この作品はスコセッシの刻印が深く、明らかに垣間見える。
「罪」と「贖い」の物語の深奥に。
主題は、まさに「妄想」である。自らの「タクシードライバー」と同じく。
ボクシングの様式を用いた「暴力」と主人公の「愛」の狭間に躍動する「嫉妬」の源は「妄想」にしか他ならない。
「妄想」が主人公に「暴力」を喚起させて「人格」を形成させ「罪」を為させる。
その果てに在るのが「贖い」なのである。
では、どのようにして「贖い」が成立するのか。
それはボクシングを捨てるときである。形だけにおいても「暴力」の手段を捨て去る第一歩を踏み出すときである。

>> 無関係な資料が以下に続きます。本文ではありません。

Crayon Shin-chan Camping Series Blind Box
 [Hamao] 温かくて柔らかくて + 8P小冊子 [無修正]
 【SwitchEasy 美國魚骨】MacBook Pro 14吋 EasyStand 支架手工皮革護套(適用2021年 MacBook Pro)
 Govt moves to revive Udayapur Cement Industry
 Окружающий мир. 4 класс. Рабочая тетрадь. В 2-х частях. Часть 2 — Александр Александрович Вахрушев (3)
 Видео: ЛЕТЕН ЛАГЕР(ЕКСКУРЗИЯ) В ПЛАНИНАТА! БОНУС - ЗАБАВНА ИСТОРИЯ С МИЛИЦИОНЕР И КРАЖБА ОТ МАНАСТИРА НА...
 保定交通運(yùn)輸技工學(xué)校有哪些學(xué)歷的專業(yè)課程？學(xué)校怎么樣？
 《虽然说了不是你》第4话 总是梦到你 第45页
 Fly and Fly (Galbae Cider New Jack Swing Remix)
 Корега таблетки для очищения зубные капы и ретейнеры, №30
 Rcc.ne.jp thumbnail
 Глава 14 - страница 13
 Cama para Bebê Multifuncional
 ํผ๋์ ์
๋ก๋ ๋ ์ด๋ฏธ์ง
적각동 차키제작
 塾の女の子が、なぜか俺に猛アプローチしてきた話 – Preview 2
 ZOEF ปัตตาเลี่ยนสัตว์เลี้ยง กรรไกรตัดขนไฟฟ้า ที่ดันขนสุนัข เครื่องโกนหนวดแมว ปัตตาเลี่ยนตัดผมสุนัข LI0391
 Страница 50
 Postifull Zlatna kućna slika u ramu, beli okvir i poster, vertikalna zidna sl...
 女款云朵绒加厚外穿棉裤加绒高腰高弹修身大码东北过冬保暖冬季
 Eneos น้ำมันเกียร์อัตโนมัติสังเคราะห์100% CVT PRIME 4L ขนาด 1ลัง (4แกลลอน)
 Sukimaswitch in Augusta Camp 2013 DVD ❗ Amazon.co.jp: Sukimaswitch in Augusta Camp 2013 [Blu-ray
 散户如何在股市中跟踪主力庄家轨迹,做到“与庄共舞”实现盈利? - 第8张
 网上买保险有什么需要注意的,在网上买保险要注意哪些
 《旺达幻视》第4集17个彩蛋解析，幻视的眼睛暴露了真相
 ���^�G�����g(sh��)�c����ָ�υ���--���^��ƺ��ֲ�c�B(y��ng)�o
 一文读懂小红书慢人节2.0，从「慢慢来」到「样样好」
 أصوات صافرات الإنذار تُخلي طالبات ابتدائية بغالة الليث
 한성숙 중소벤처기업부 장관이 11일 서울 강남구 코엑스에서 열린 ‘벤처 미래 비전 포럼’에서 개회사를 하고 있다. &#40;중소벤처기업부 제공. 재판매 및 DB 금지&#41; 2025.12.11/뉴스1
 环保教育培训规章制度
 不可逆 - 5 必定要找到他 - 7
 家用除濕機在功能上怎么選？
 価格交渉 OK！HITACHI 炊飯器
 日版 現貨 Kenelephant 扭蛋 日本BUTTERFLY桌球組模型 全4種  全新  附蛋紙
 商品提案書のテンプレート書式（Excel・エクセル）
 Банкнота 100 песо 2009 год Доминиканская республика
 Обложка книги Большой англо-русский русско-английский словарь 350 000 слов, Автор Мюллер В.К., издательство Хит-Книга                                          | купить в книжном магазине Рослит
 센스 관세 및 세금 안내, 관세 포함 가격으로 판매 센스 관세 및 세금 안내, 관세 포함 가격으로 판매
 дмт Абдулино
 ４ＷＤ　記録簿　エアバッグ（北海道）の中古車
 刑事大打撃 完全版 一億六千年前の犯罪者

何故なら、少なくとも主人公にとって、ボクシングは〈スポーツ〉ではなかったのであるから。自らの「憎悪」を吐き出す捌け口であったのであるから。
主人公はボクシングと訣別する。
ここから、「贖い」が主流として始まり出す。見事な肉体を捨て去り、豊富な財産をも失う。そして、妻をはじめ家族とも別れる。
それらは何を意味するのか。
それは「愛」を見出だす遍路である。
主人公は、場末の芸人と成り果てる。けれども、そこに悲壮感はない。ようやく自らの「居場所」を見つけ、弟にも優しく抱擁する。
主人公は、かつて何も見えていなかった。しかし、いまは見える。
何を?
それは言うまでもない。
スコセッシは、常に「妄想」に囚われた男を描く。けれども、そこにはもはや「罪」をほのめかさない。ただ「贖い」をそっと提示する。加えて、その手段をも。